> **Task instructions**:
Line by line, copy the records below exactly and leave the pictures out.

> **Data for analysis**:
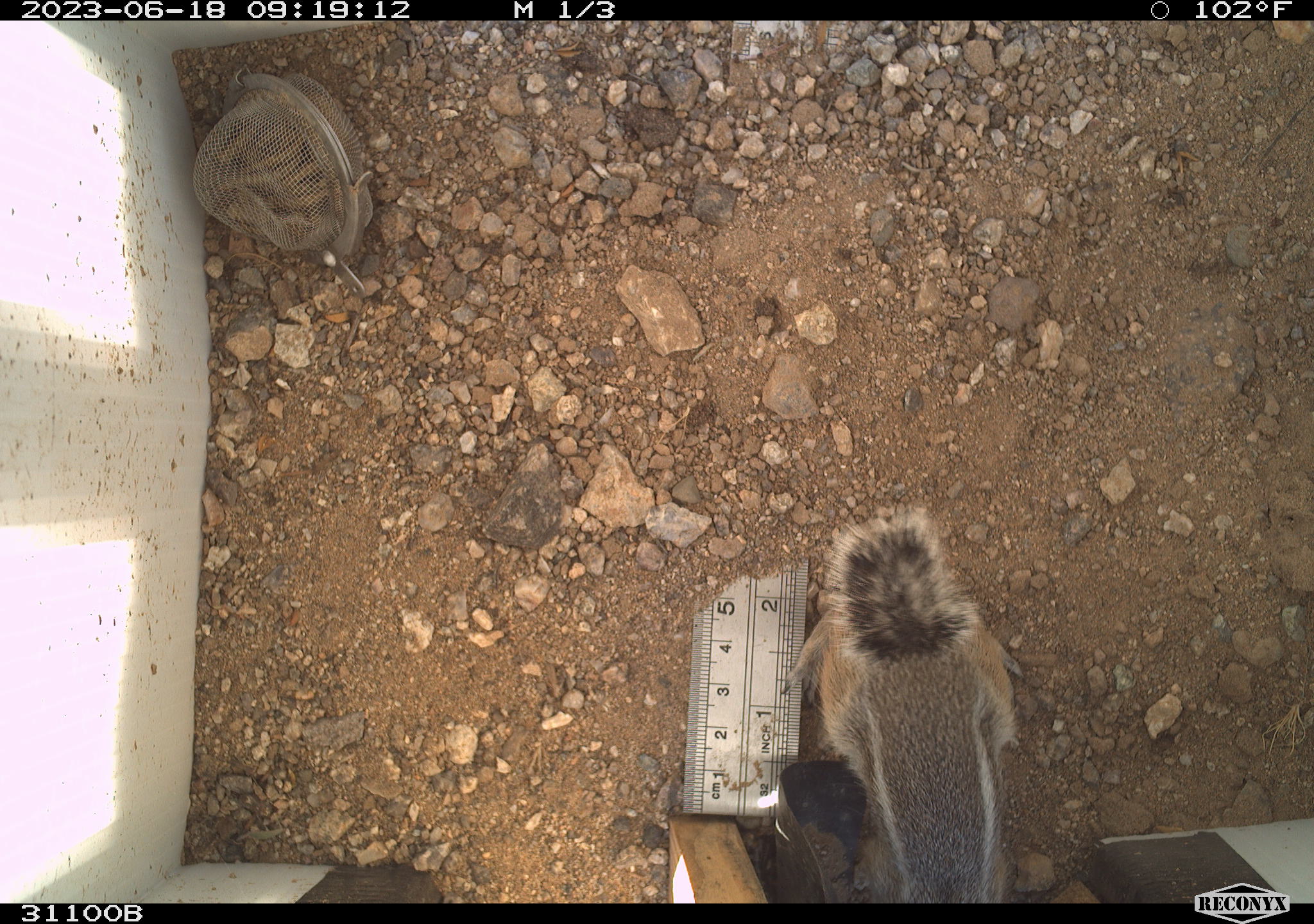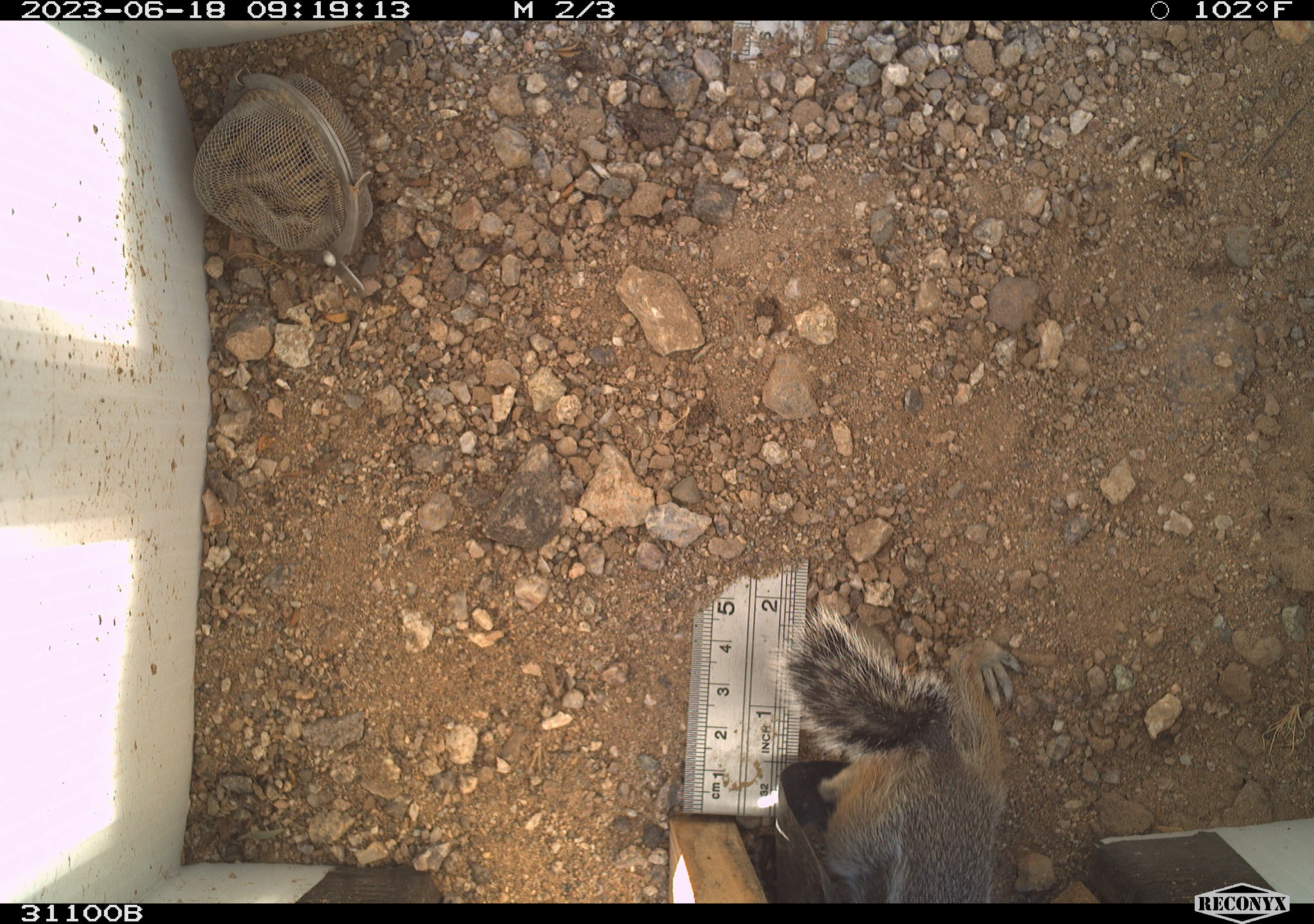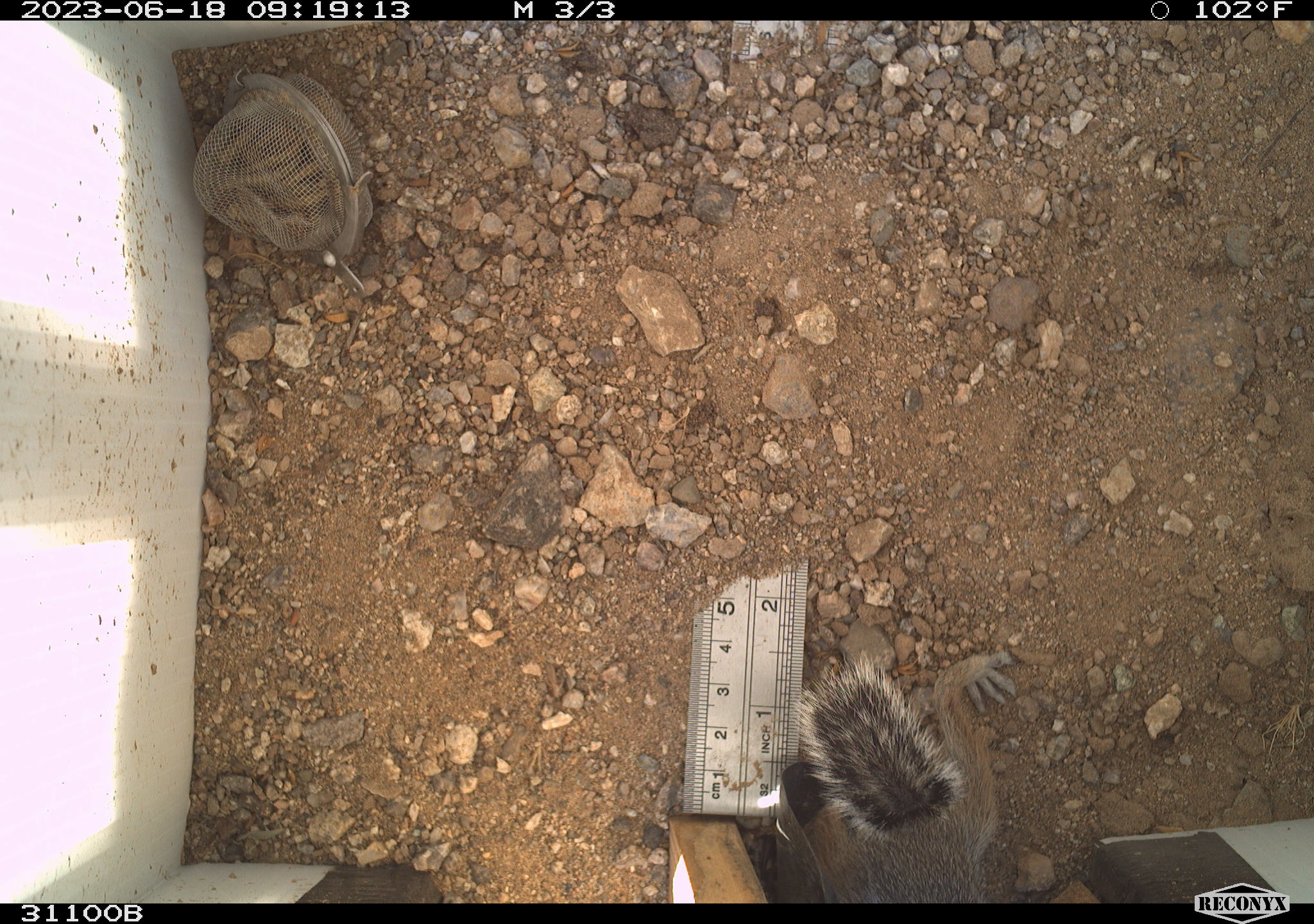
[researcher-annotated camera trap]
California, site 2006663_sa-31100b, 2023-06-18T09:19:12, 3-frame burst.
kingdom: Animalia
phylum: Chordata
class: Mammalia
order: Rodentia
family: Sciuridae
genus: Ammospermophilus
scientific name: Ammospermophilus leucurus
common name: white-tailed antelope squirrel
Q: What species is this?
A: White-tailed antelope squirrel (Ammospermophilus leucurus).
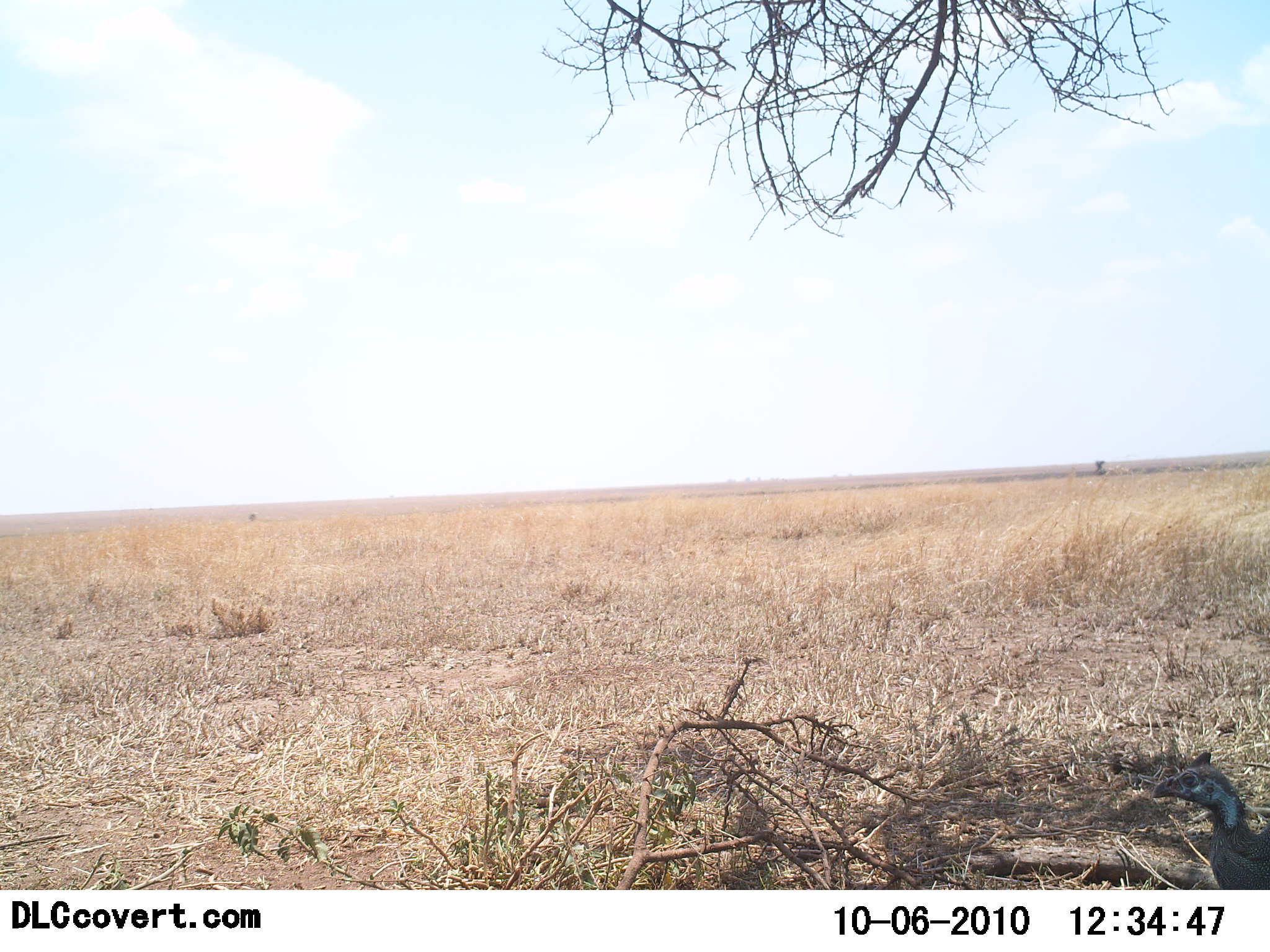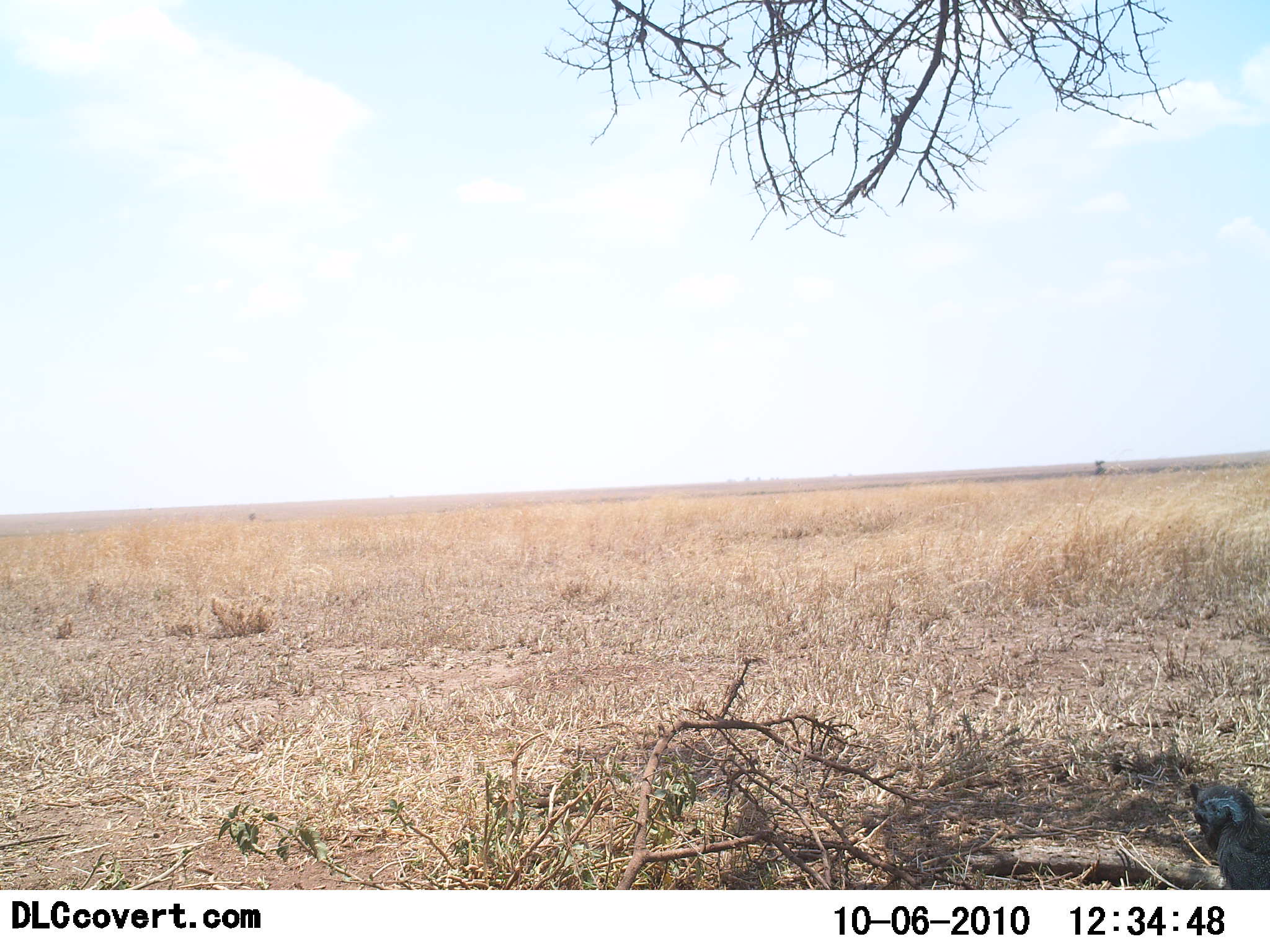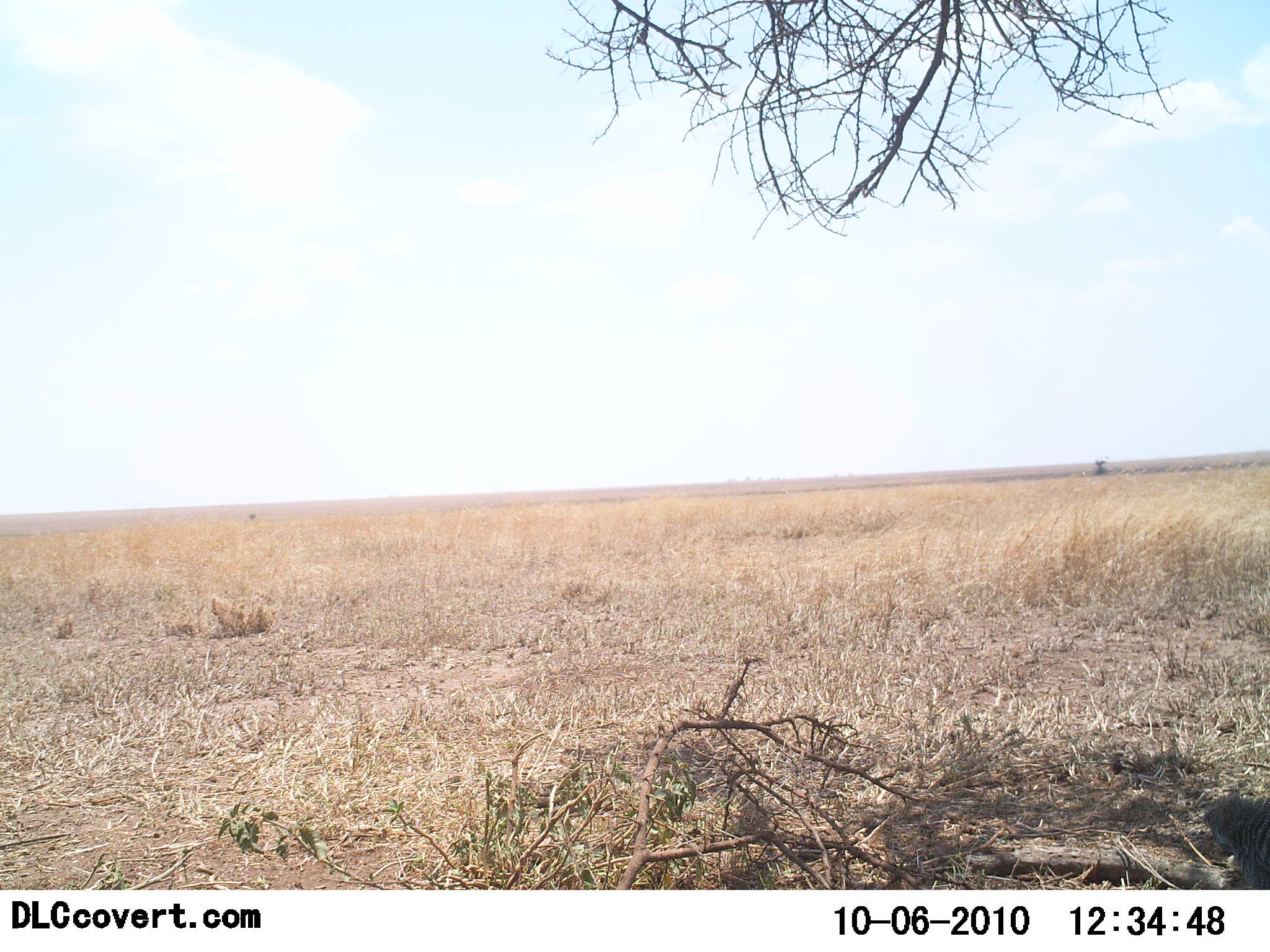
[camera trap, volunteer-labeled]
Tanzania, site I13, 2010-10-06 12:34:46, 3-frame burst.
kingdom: Animalia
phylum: Chordata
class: Aves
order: Galliformes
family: Numididae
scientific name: Numididae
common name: guinea fowl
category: guineafowl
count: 1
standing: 69%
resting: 6%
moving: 31%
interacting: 0%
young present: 0%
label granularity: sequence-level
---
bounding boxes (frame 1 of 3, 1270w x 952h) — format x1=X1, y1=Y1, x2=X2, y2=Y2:
animal: x1=1152, y1=749, x2=1270, y2=889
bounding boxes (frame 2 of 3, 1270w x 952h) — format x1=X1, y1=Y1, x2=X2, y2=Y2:
animal: x1=1186, y1=780, x2=1270, y2=889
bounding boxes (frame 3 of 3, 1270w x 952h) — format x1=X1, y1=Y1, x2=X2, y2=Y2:
animal: x1=1208, y1=790, x2=1270, y2=891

> **Answer to the exercise**:
[researcher-annotated camera trap]
California, site 2006663_sa-31100b, 2023-06-18T09:19:12, 3-frame burst.
kingdom: Animalia
phylum: Chordata
class: Mammalia
order: Rodentia
family: Sciuridae
genus: Ammospermophilus
scientific name: Ammospermophilus leucurus
common name: white-tailed antelope squirrel
Q: What species is this?
A: White-tailed antelope squirrel (Ammospermophilus leucurus).
[camera trap, volunteer-labeled]
Tanzania, site I13, 2010-10-06 12:34:46, 3-frame burst.
kingdom: Animalia
phylum: Chordata
class: Aves
order: Galliformes
family: Numididae
scientific name: Numididae
common name: guinea fowl
category: guineafowl
count: 1
standing: 69%
resting: 6%
moving: 31%
interacting: 0%
young present: 0%
label granularity: sequence-level
---
bounding boxes (frame 1 of 3, 1270w x 952h) — format x1=X1, y1=Y1, x2=X2, y2=Y2:
animal: x1=1152, y1=749, x2=1270, y2=889
bounding boxes (frame 2 of 3, 1270w x 952h) — format x1=X1, y1=Y1, x2=X2, y2=Y2:
animal: x1=1186, y1=780, x2=1270, y2=889
bounding boxes (frame 3 of 3, 1270w x 952h) — format x1=X1, y1=Y1, x2=X2, y2=Y2:
animal: x1=1208, y1=790, x2=1270, y2=891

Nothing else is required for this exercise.